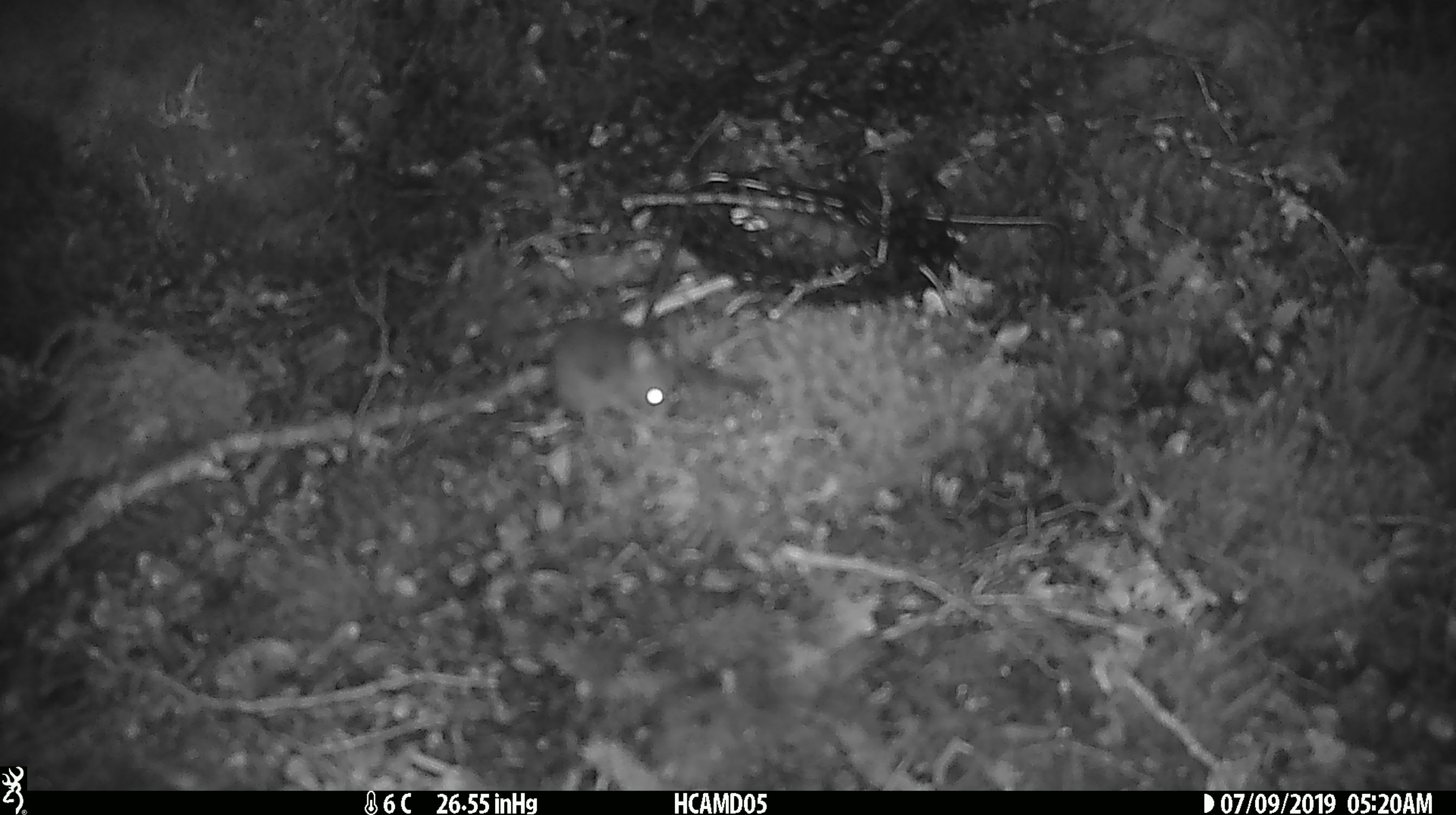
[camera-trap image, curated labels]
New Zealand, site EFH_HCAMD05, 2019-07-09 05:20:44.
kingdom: Animalia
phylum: Chordata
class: Mammalia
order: Rodentia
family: Muridae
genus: Mus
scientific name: Mus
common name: mouse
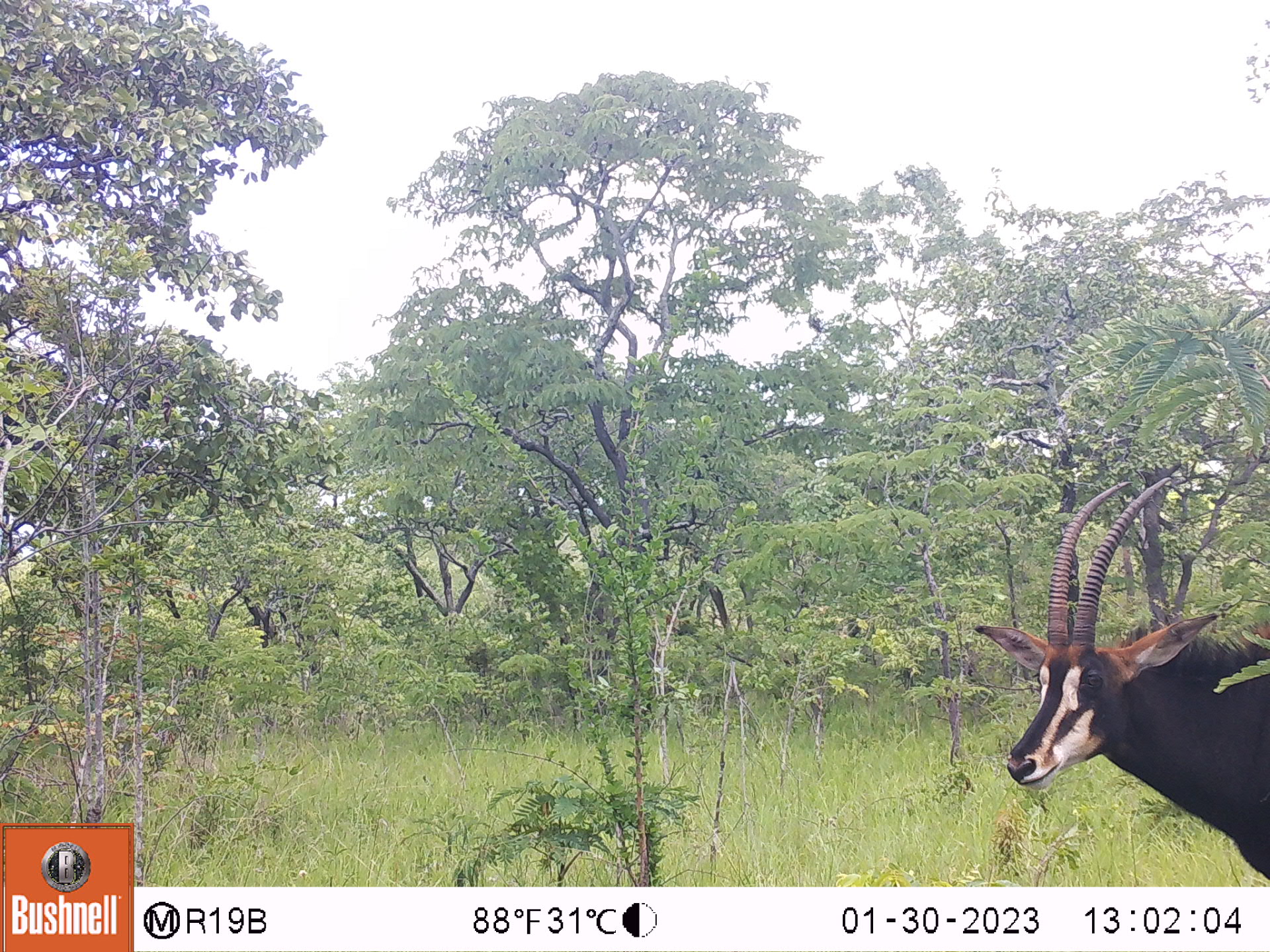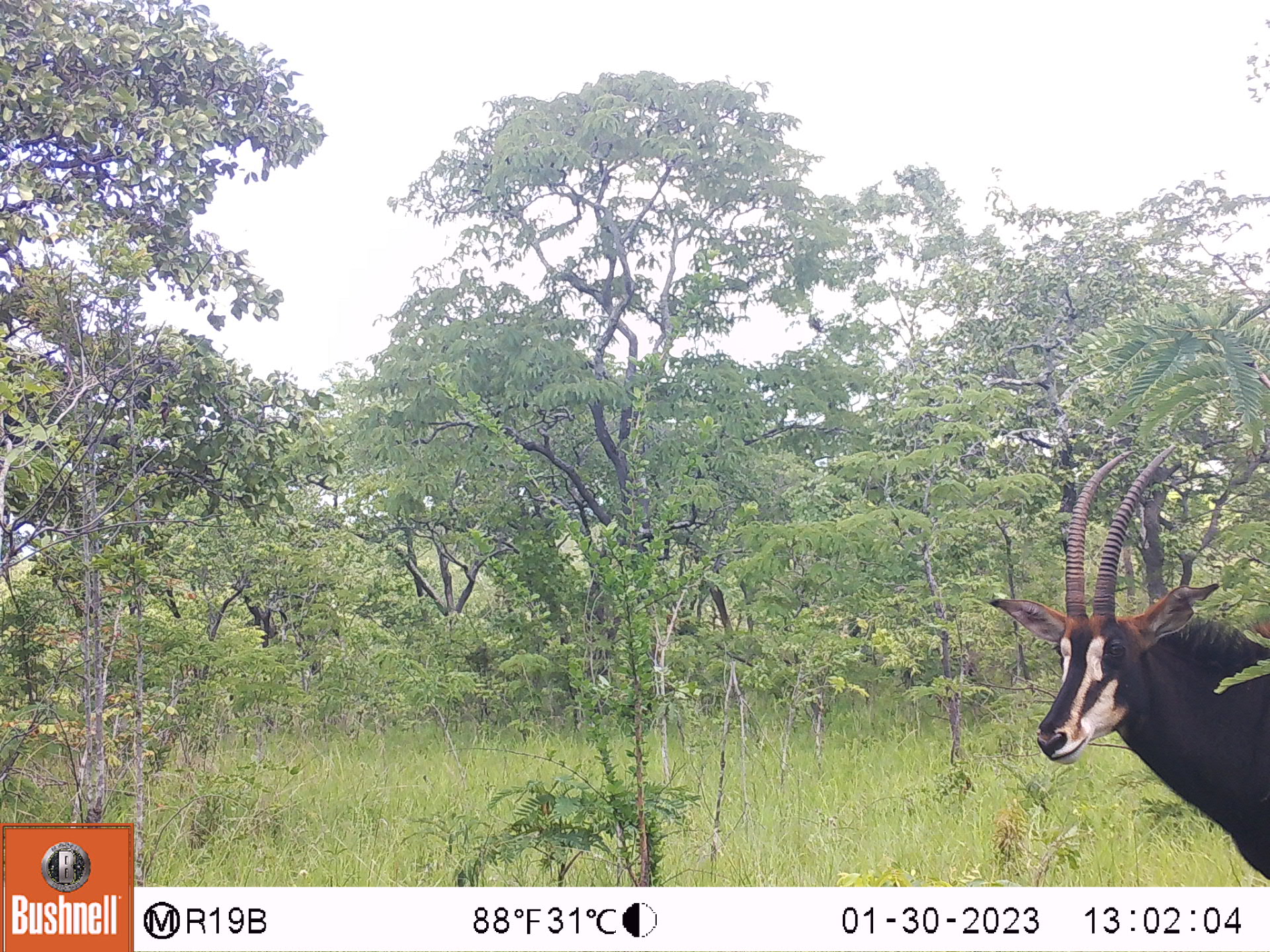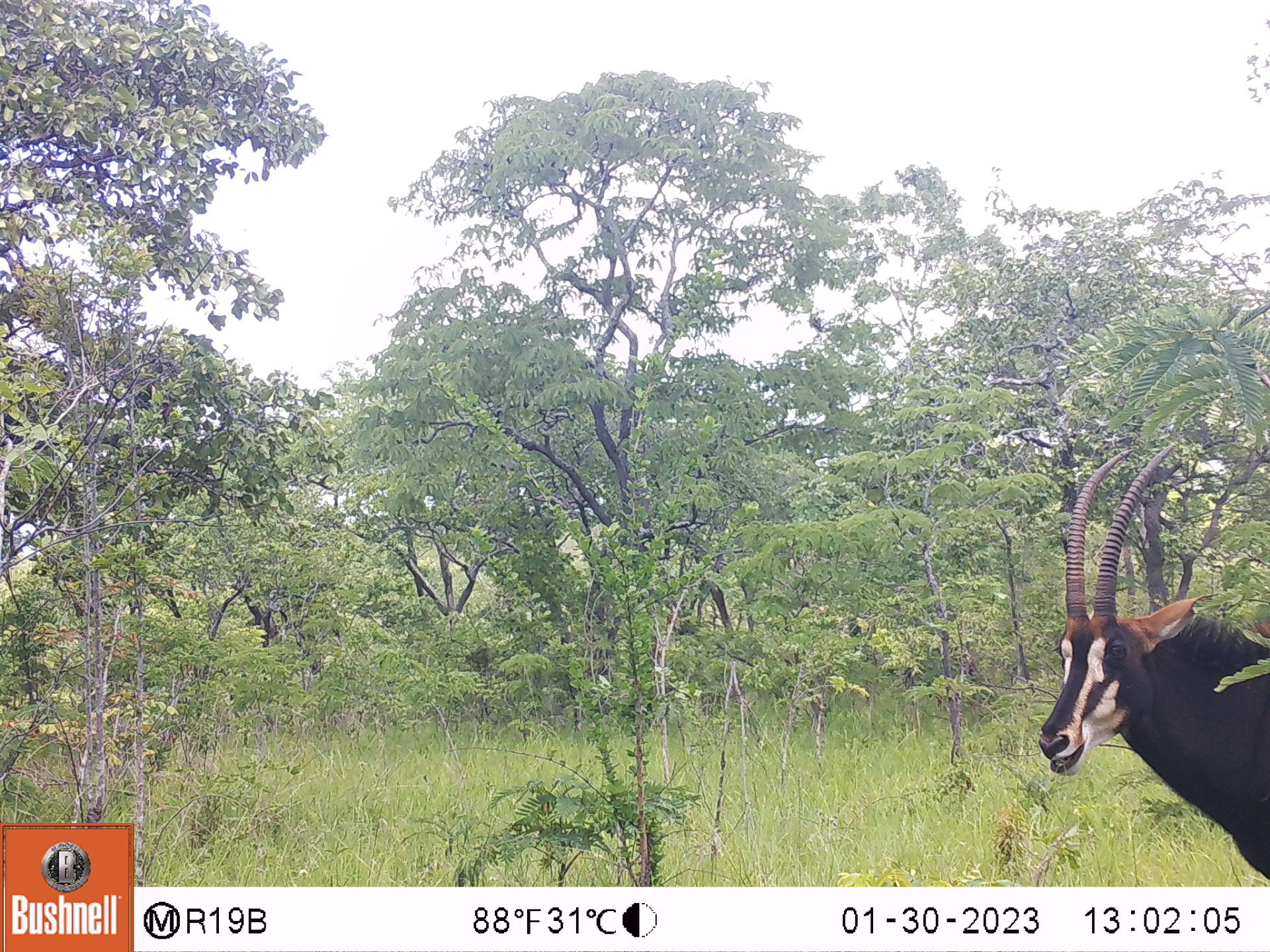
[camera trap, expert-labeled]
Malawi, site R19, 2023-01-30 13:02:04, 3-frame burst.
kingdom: Animalia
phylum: Chordata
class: Mammalia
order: Artiodactyla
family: Bovidae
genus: Hippotragus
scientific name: Hippotragus niger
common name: sable antelope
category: sable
Sable (sable antelope) (Hippotragus niger), count 1.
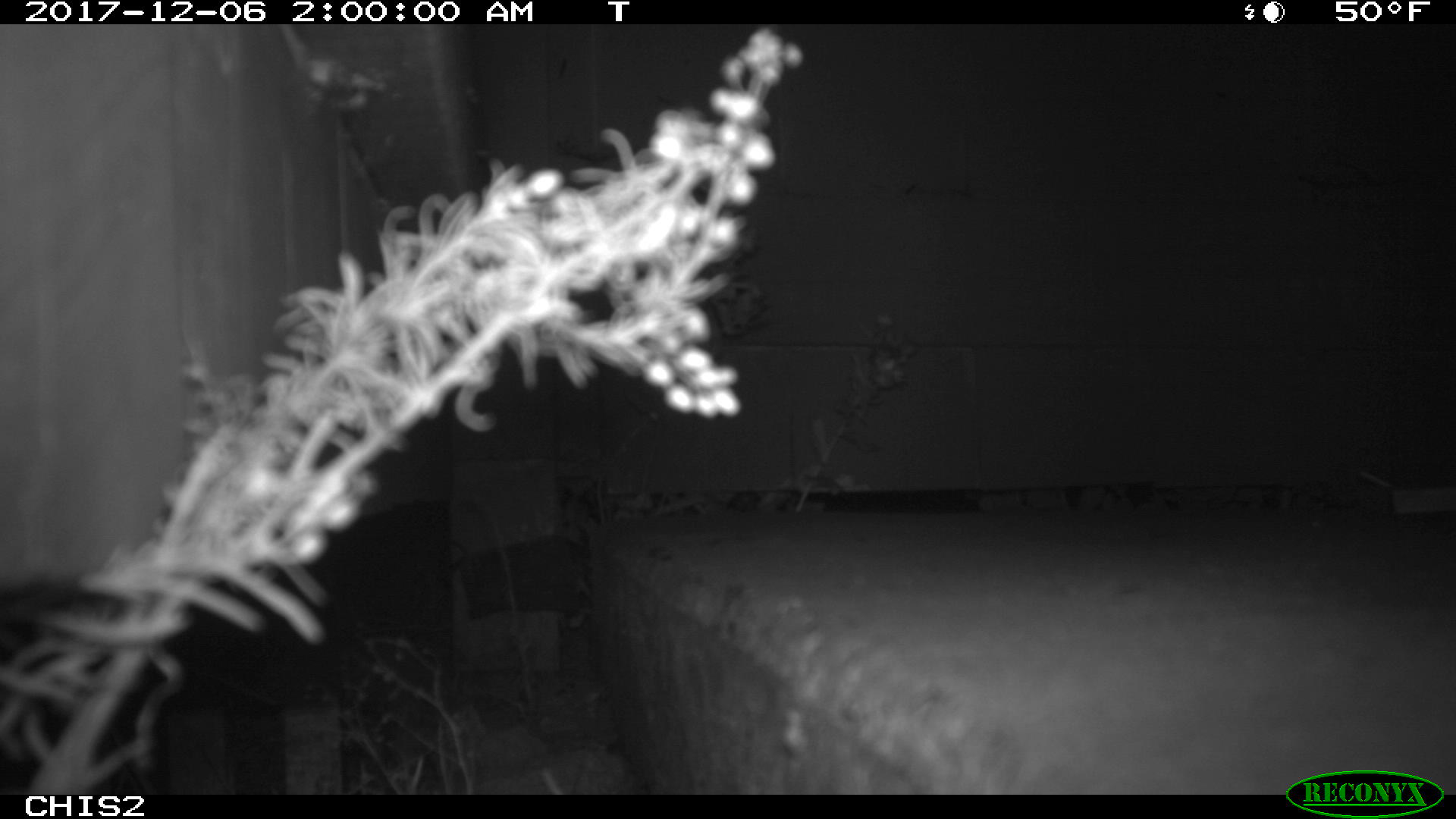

────────────────

Quote each entry above verbatim and drop the pictures.

# ANSWER TO THE PROBLEM
[camera-trap image, curated labels]
New Zealand, site EFH_HCAMD05, 2019-07-09 05:20:44.
kingdom: Animalia
phylum: Chordata
class: Mammalia
order: Rodentia
family: Muridae
genus: Mus
scientific name: Mus
common name: mouse
[camera trap, expert-labeled]
Malawi, site R19, 2023-01-30 13:02:04, 3-frame burst.
kingdom: Animalia
phylum: Chordata
class: Mammalia
order: Artiodactyla
family: Bovidae
genus: Hippotragus
scientific name: Hippotragus niger
common name: sable antelope
category: sable
Sable (sable antelope) (Hippotragus niger), count 1.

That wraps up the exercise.